How do I make a make-or-buy decision with real cost data?
You make a sound make-or-buy decision by comparing the true, fully-loaded cost of making something in-house – including the capacity, overhead and complexity it really consumes – against the all-in cost of buying it, not just the headline supplier price. Standard costing distorts this because it loads fixed overhead onto in-house volume, often making “make” look cheaper than it is. A TDABC view shows the real internal cost and the capacity that would be freed. The right answer depends on what that freed capacity is worth elsewhere.
How do I decide whether to discontinue a product or line?
You decide whether to discontinue a product by looking at its true contribution after activity-based cost, and crucially at what happens to its costs if it goes – because much of the overhead it carried does not disappear with it. A product can show a loss on full absorption yet still contribute, since dropping it leaves the fixed costs behind to be reabsorbed by the survivors. The right test is incremental: what revenue, what cost and what freed capacity actually change if you stop. TDABC makes that incremental view possible instead of guessing.
How do I use cost data in strategic planning?
You use cost data in strategic planning by grounding every growth, pricing and portfolio choice in true profit per customer and product, so the plan grows the profitable parts of the business instead of just the biggest. Most strategic plans optimise revenue and assume profit follows; a TDABC view shows where it does not – which segments, channels and products actually fund the company. That turns strategy from a revenue ambition into a profit allocation: where to invest capacity, where to reprice, where to retreat. The plan stops chasing volume that destroys value.

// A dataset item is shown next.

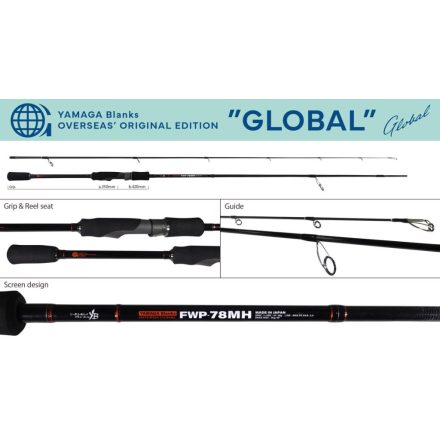 YAMAGA FWP-78MH GLOBAL 2.36m 10-38gr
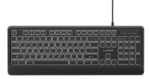 Gembird Tanka žièana osvetljena tastatura, crna, US raspored (KB-UML-04) - Slika 2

How do I value the cost of unused capacity?
You value unused capacity by costing the resources you pay for but do not use – the difference between practical capacity and what activities actually consumed – and showing it as a separate line rather than burying it in product costs. TDABC does this naturally, because dividing cost by practical capacity leaves idle time visible and priced. That number is strategic: it is the cost of being ready for demand you do not yet have, and it tells you whether to fill it, flex it or cut it. Hiding it in unit costs makes products look more expensive and decisions worse.